Supporting Patients With Pain and Addiction

February 3, 2021
Ajay Manhapra, MD
From The Carlat Addiction Treatment Report
Issue Links: Learning Objectives | Editorial Information
Ajay Manhapra, MDAjay Manhapra, MD

Section Chief, Pain Medicine, Department of Physical Medicine & Rehabilitation Services, Hampton VA Medical Center. Assistant Professor, Departments of Physical Medicine & Rehabilitation and Psychiatry, Eastern Virginia Medical School, Norfolk, VA; Lecturer in Psychiatry, Yale School of Medicine, New Haven, CT. Dr. Manhapra has disclosed that he has no relevant financial or other interests in any commercial companies pertaining to this educational activity.

CATR: What kind of work do you do, Dr.
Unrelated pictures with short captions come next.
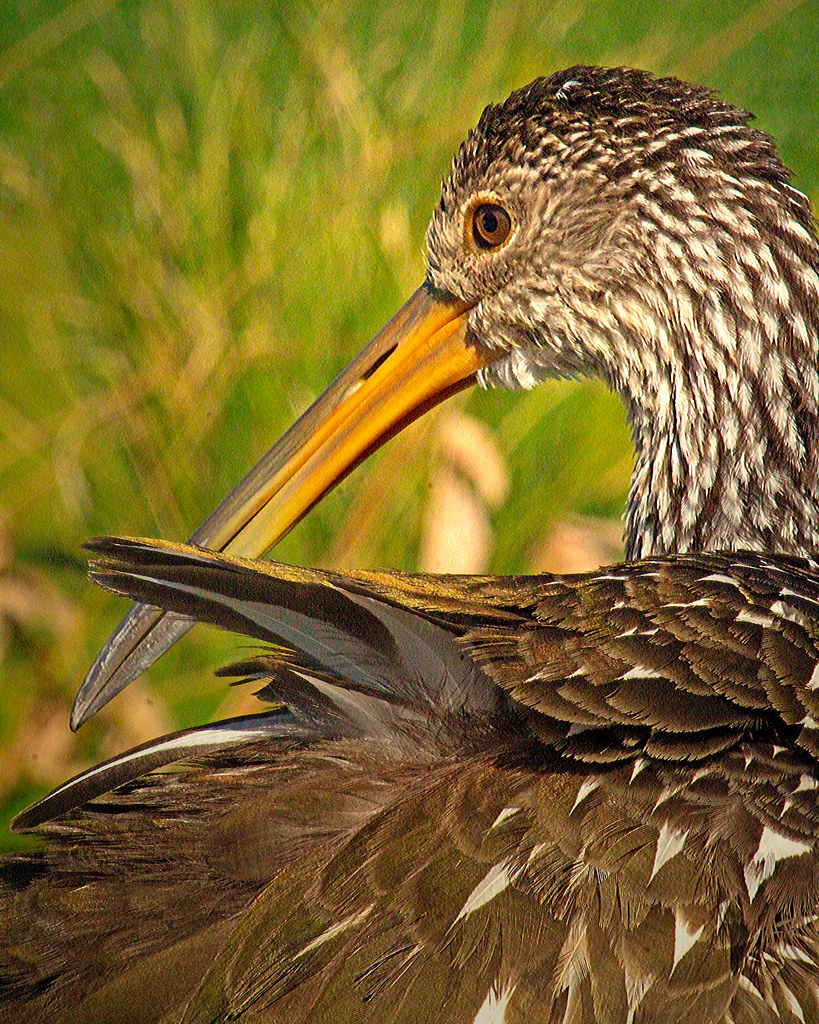 2019.12.31 Sweetwater Wetlands Limpkin 11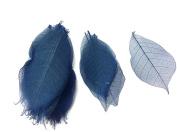 Dark Blue Skeleton Small Leaves 7.6cm Natural Colour Flower Making Natural Rubber Leaves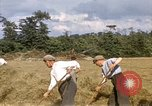 Image of French farmers France, 1944, second 8 stock footage video 65675020910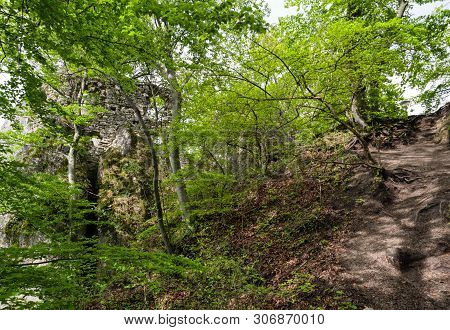 Ruins Of Sulov Castle In Forest At Slovakia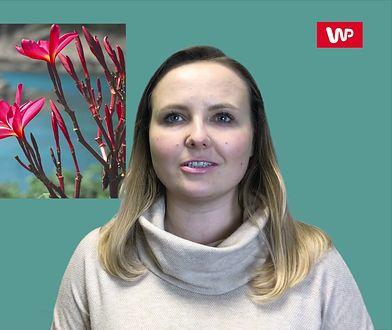 Powitaj Nowy Rok pod palmami. Co oferują biura podróży?
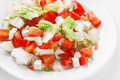 Fresh vegetable salad with feta cheese and tomatoes Royalty Free Stock Images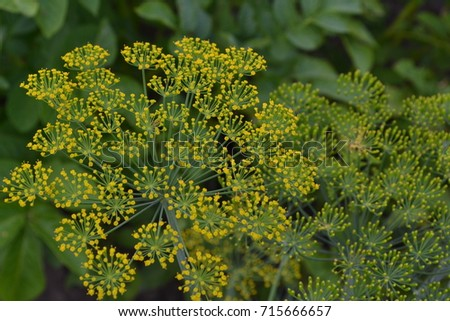 Dill. Anethum graveolens.  Short-lived annuals. Medicinal plant. dill flowers. On blurred background. Garden. Field. Growing herbs. Horizontal photo #715666657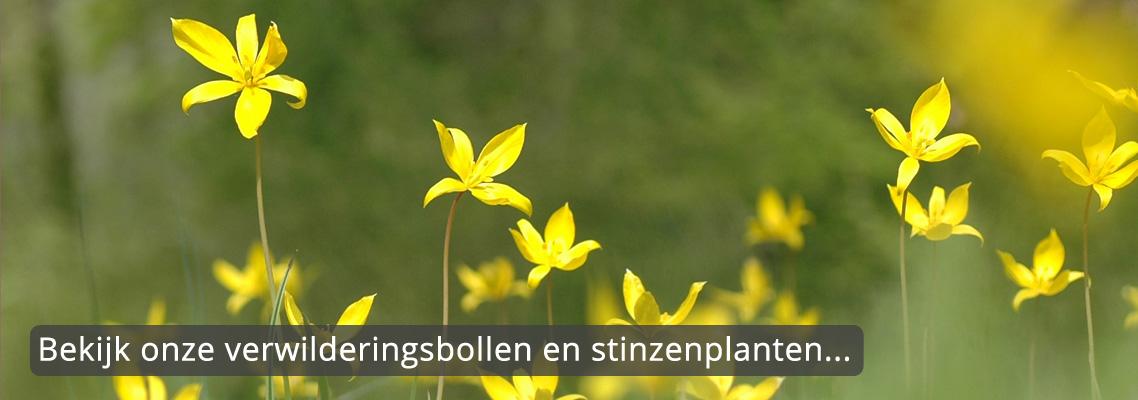 verwilderingsbollen-stinzenplanten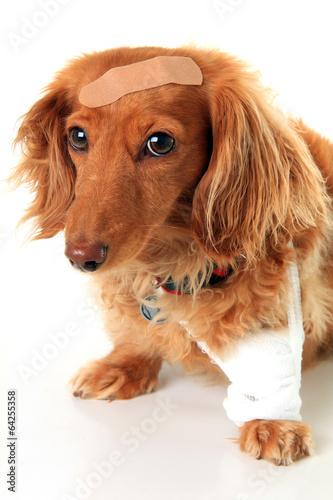 Papiers peints Chien Sick puppy dog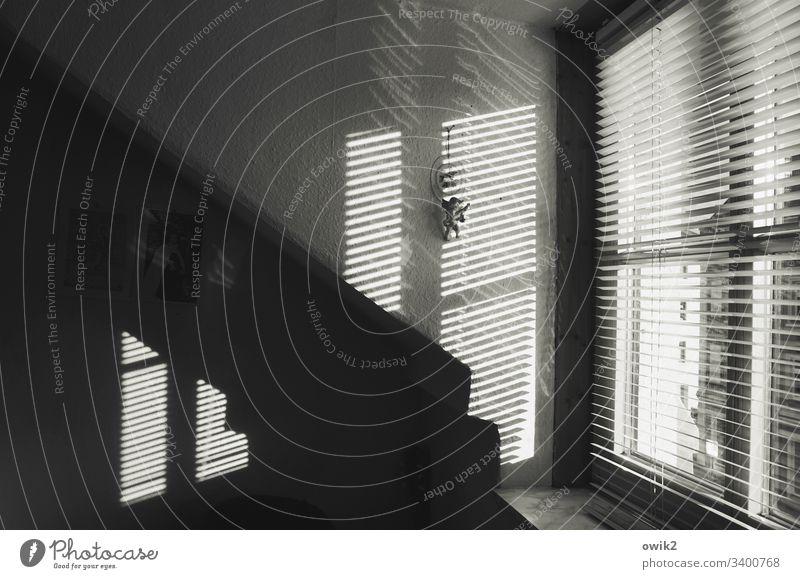 Echo Andante Innenaufnahme drinnen Sonnenlicht Wand Fenster Jalousie Lamellen geheimnisvoll dunkel Kontrast Ecke Büro Dekoration Engel hängend Putte pausbäckig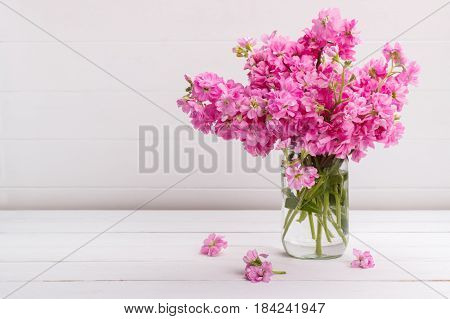 Bouquet of fragrant pink stock flowers matthiola in a vase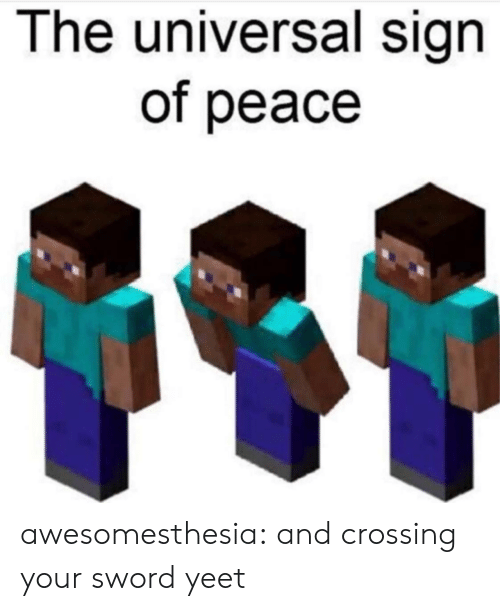 Tumblr, Blog, and Peace: The universal sign  of peace awesomesthesia:  and crossing your sword yeet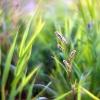 Kartusis rūgtis - Persicaria hydropiper  | Fotografijos autorius : Vidas Brazauskas | © Macrogamta.lt | Šis tinklapis priklauso bendruomenei kuri domisi makro fotografija ir fotografuoja gyvąjį makro pasaulį.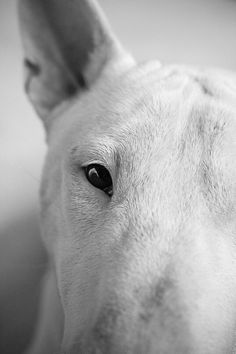 Animals Discover A pig dog? Miniature Bull Terrier Dog Suit Bullen English Bull Terriers Dog Portraits Beautiful Dogs Mans Best Friend I Love Dogs Animals And Pets Bull Terrier Funny, Mini Bull Terriers, Miniature Bull Terrier, English Bull Terriers, Dog Suit, Bullen, Animal Photography, Equine Photography, Dog Portraits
Manhapra?
Dr. Manhapra: I run a clinic at the Hampton VA Medical Center helping patients with treatment-resistant chronic pain and disability. We see patients who have trialed many pain management treatments including injections, procedures, surgeries, and psychological pain treatments, all of which have failed. They tend to be severely disabled and exhibit the interplay of substance use disorders (SUD), psychiatric disorders, and medical disorders along with chronic pain.

CATR: The population you describe sounds specific and rather complex. Do our readers see them in the office?
Dr. Manhapra: Yes, this population is increasingly prominent. There are around 30 million people nationally with moderate to severe pain daily or near daily. About 10 million of them have high-impact chronic pain, which means they have chronic pain and at least 1 disability: activity limitation or limited participation in life functions (Krebs EE et al, PLoS One 2020;15(4):e0230751). Of this group, about 85% do not work. About 25% of them cannot even do household chores. So, it is a large population with high utilization of psychiatric and primary care services.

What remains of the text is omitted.